We here at mightygodking dot com have, in recent days, seen a lot of nerds complaining about The Dark Knight Rises, which is the latest movie starring Batman and therefore something which will be controversial among nerds. In an attempt to placate those more outraged nerds out there, we offer up the following list of answers to your pressing issues with the new movie about Batman.
Why did they fake the physicist’s death in the plane at the beginning of the movie? What was the point of that?
The physicist was the only person in the world who knew how to turn (theoretical) fusion reactors into bombs, and the feds knew that Bane and his mercenaries were looking for said physicist. Accordingly, they fake his death so the reason they were looking for him specifically became a non-issue for the feds, who have enough on their plates as it is.
It’s stupid that Robin figured out that Batman was Batman by looking at him. He’s never even seen Batman as Batman before!
Well, look at it this way.
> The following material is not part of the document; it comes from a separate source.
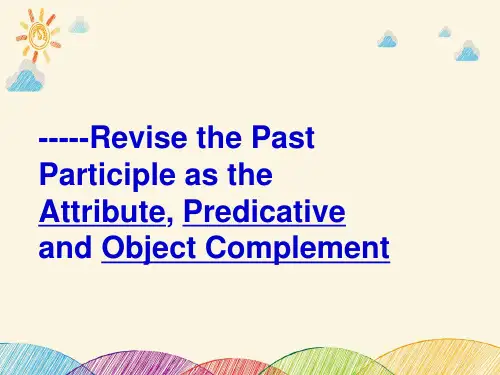 -----Revise the Past Participle as the Attribute, Predicative and Object Complement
Blake (not “Robin” – come on, a one-line off-joke to get the cheap recognition laugh does not a Robin make) suffered the same sort of tragedy as Bruce did, and when he saw Bruce, he saw that Bruce was doing the same thing. Then when Batman shows up, Blake thinks “well, you’d need a lot of money to do Batman stuff, like having YOUR OWN SUPER-TANK and stuff, and who do I know who has both a lot of money and the same burning desire to Stop Crime that I do?” And there you go.
As others have noted often enough: it is not terribly hard to figure out Batman’s identity if you are not willfully blind. I mean, fuck, Egghead managed to do it (almost) during the 60s TV series. And he was Egghead.
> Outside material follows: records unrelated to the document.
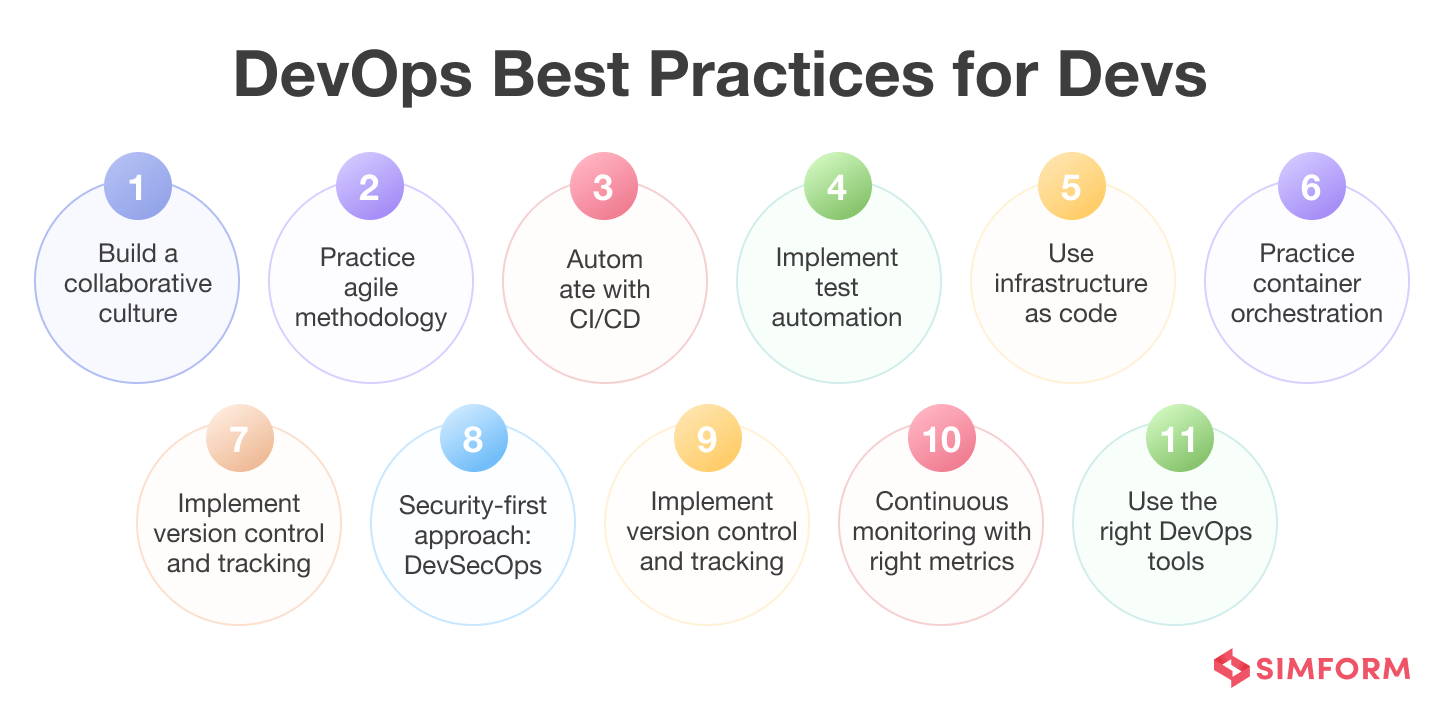 DevOps Best Practices for Devs

1
Build a collaborative culture

2
Practice agile methodology

3
Autom ate with CI/CD

4
Implement test automation

5
Use infrastructure as code

6
Practice container orchestration

7
Implement version control and tracking

8
Security-first approach: DevSecOps

9
Implement version control and tracking

10
Continuous monitoring with right metrics

11
Use the right DevOps tools

SIMFORM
In any case, if during Joseph Gordon-Levitt’s speech about how he was traumatized for life by the deaths of his parents and how it changes you, your first reaction was “well how did he figure out Batman’s secret identity,” I would kindly suggest maybe you were concentrating on the wrong bit of the movie.
Why did they send ALL THE POLICE underground?
This is a fair comment and the movie’s biggest plot hole. Sure, they didn’t send ALL the police, but they sent the overwhelming majority, which is stupid.
So, yes, this is a plot hole. It does not make the movie bad. (The plot of Casablanca revolved around travel papers signed by De Gaulle – which would have been useless in Nazi-controlled Casablanca.)
How did that guy cure Batman’s back by punching him in the spin?
Eastern medicine or something.
Why does the prison in the middle of nowhere have cable TV?
Because Bane wants Batman to suffer, and Fox News will make you suffer like you would not believe, especially when you don’t get to watch Jon Stewart make fun of them. Bane is a bastard like that. I’m sure Sean Hannity’s nightly monologues about how the Gotham crisis “proves that we need to lower taxes” made Batman suffer like fuck.
How did Batman get from the prison back to Gotham? Why didn’t they show that?
This is a “why didn’t they show Batman doing his taxes, he must have to do taxes” argument. It is a long movie already, and (say) sneaking onto a boat is criminally easy for Batman. Because he is Batman. And there is no reason to show it, so they skipped it. This isn’t a plot hole. This is basic film editing.
How did Batman get onto the island which is supposed to be all locked down?
You realize that Batman’s entire deal is sneaking around and not being seen, right?
Why did those police officers just run at the hoods with machine guns instead of using modern tactics?
Because the point of their charge is not to demonstrate how to take a position using flanking maneuvers, but to demonstrate that Men Can Stand Against Evil, even if it means their own deaths. Really, aren’t nerds sick of the “tactics” argument by now? Must we treat every movie like it’s a fucking real-time strategy game? Is it not enough to see men charging at one another in an awesome manner?
Again: this is a movie about a man who flies around in a giant bat-thing which in real life would never get off the ground, and this is where you cannot suspend disbelief?
What about the fallout from the bomb?
They expressly said it was a neutron bomb at one point, and a neutron bomb wouldn’t create fallout (and the radiation would get mostly absorbed by the water anyway). It wouldn’t create a mushroom cloud either, to be fair, but mushroom clouds are awesome-looking, so the cheat is forgivable.
I don’t like grim and serious Batman. I like fun, energetic Batman.
Then go watch the Adam West series or Batman: The Brave and the Bold or read some old Batman comics from the 60s and 70s. Really, you have no end of options for fun, energetic (and campy) Batman. We are talking literally hundreds of hours of it you can watch, so I’m not sure why you’re complaining about this particular movie when, going in, you probably should have been able to figure out that maaaaaaaybeeeeee the third film in a Batman trilogy which has been extremely serious and grim in tone thus far would differ from the first two.